The S-101 isn't going to damage Denon's stellar reputation. It's more expensive than most 5.1 systems, but this 2.1 DVD system has speakers and features that are good enough to merit the extra investment. The big selling point is its direct iPod integration -- plug anything but a Shuffle in, and the Denon system will hijack the device to play music and photos. With a system that's as stylish and powerful as this, the two products go hand in hand.
The Denon system is gorgeous, with plenty of small touches that you'll want to show off to your friends. Press the Play button and the button itself lights up and then gently fades out, for example. The main DVD player is relatively small, sitting above the table on four rubberised feet. The two speakers must be screwed into stands as they don't stand up on their own, and the subwoofer is large and heavy. The whole package is finished in a silver plastic -- smooth to the touch and likely to go well with most flat-screen displays.

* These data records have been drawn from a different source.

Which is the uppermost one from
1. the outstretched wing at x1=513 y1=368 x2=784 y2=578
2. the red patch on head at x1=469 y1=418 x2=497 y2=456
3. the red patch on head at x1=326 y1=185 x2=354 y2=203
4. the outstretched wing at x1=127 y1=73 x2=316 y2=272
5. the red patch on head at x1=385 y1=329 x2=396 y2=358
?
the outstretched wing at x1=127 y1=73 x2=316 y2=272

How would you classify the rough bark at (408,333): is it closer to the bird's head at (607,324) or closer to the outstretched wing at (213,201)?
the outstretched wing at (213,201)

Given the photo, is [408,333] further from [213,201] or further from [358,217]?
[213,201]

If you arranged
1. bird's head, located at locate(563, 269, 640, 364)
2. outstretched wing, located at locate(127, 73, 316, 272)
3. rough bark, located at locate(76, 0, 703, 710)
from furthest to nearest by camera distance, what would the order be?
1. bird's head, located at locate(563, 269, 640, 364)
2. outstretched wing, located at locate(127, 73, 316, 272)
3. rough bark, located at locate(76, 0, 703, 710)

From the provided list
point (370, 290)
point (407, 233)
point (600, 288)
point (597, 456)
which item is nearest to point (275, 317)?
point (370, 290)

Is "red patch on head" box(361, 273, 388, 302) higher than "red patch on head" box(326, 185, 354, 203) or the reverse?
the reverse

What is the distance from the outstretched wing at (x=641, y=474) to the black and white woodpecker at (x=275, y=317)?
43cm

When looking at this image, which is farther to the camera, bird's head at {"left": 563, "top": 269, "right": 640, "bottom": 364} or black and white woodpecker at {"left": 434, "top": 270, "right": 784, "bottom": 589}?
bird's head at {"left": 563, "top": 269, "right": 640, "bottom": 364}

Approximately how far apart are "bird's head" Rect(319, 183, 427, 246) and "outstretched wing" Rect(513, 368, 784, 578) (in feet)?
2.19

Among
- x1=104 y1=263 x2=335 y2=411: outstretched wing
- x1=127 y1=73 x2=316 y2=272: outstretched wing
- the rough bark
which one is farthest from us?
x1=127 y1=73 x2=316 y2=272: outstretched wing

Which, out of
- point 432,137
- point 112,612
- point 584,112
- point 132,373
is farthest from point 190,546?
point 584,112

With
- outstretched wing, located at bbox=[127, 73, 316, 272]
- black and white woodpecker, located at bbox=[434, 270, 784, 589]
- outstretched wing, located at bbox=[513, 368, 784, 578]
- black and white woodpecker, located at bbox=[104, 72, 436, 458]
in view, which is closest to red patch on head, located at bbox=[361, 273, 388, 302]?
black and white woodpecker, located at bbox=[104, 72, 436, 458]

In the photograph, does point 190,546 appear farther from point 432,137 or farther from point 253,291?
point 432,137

The system ties together beautifully -- apart from a little sweat lifting the subwoofer, we had it set up in under five minutes. Speaker setup can sometimes be fiddly, but the included cables are colour-coded and slot together without needing to tie bared wires around terminals. The subwoofer itself acts as the central amplifier as well as a central hub for connectivity. The power cable goes into the subwoofer and then ties umbilically to the DVD player link-up via a proprietary Denon connector. The two speakers are coded red and white and lead from the sub, which is a nice way of keeping most of the cables out of sight.
AV connectivity is surprisingly good for such a small player. The back of the DVD unit has RGB Scart and component video outputs, which are the best options if you're using a CRT and flat screen, respectively. There are also S-video and composite outputs for sending video to a display, plus a digital optical output on the audio side. There's also a stupidly generous array of video inputs, with two S-video and composite connections and two digital coaxial, plus an optical audio input. This means you can run a games console through the Denon if you've run out of inputs on your TV.
The remote control also deserves mention for being remarkably simple to use. It's the first time we've seen the advanced functionality buttons hidden on the rear of the remote behind a flap. Key buttons on the remote glow in the dark, which is perfect for home cinema use, plus it can control your TV and cable box. It's the classiest remote we've seen for some time.